Olga Tokarczuk and Peter Handke win Nobel prizes in Literature

STOCKHOLM: The Austrian writer Peter Handke has won the 2019 Nobel Prize in Literature, and the postponed 2018 award went to the Polish author Olga Tokarczuk. Each laureate receives just over €825,000 in prize money.

It is the first time in the award’s 118-year history that two literature prizes have been given in the same year. The move follows sexual assault allegations and high-profile resignations from the Swedish Academy, the institution that administers the Nobel Prizes, in 2017, which led to the cancellation of last year’s prize announcement.

Handke, who is 76, won the 2019 prize “for an influential work that with linguistic ingenuity has explored the periphery and the specificity of human experience”, the academy said. The 2018 prize, delayed by a year, went to Tokarczuk “for a narrative imagination that with encyclopedic passion represents the crossing of boundaries as a form of life”.

Handke, best known for his screenplay for Wim Wenders’s Wings of Desire, is controversial. His eulogy in Serbian at the funeral of Slobodan Milosevic in 2006 provoked much criticism. Later that year he was nominated for the €50,000 Heinrich Heine Prize, but political opposition resulted in the award being withdrawn.

He won the International Ibsen Award, the world’s leading theatre award, in 2014 for “a body of work that is unparalleled in its formal beauty and brilliant reflection.
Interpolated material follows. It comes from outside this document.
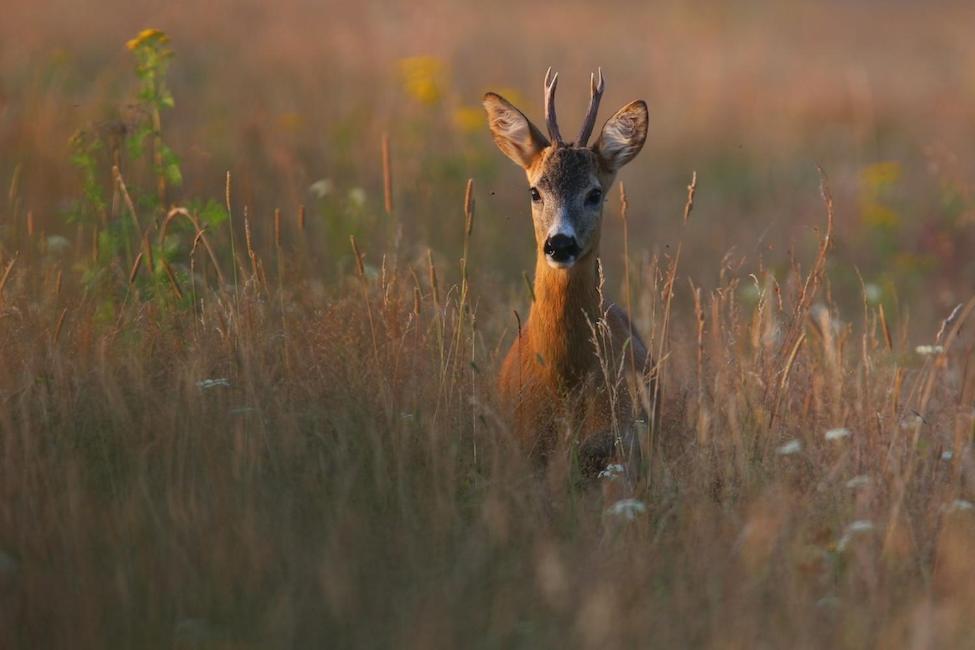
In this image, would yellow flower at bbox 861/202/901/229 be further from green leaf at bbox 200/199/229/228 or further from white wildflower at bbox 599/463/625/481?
green leaf at bbox 200/199/229/228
If Ibsen was the model playwright of the bourgeois epoch, which has yet to end, Peter Handke is undoubtedly theatre’s most eminent epic poet.”

Handke, who was born in Kärnten, studied law at the University of Graz from 1961 to 1965 but broke off his studies when his first novel manuscript, Die Hornissen (The Hornets, 1966), was accepted in 1965. In the same year, the legendary play Publikumsbeschimpfung (Offending the Audience) was put on in Frankfurt, directed by Claus Peymann.

Handke has since published more than 30 novels and prose works and has written a number of plays and screenplays. He has won a number of international awards for his literary work and is regarded as one of the great names of European literature. Handke lives in Chaville, outside Paris.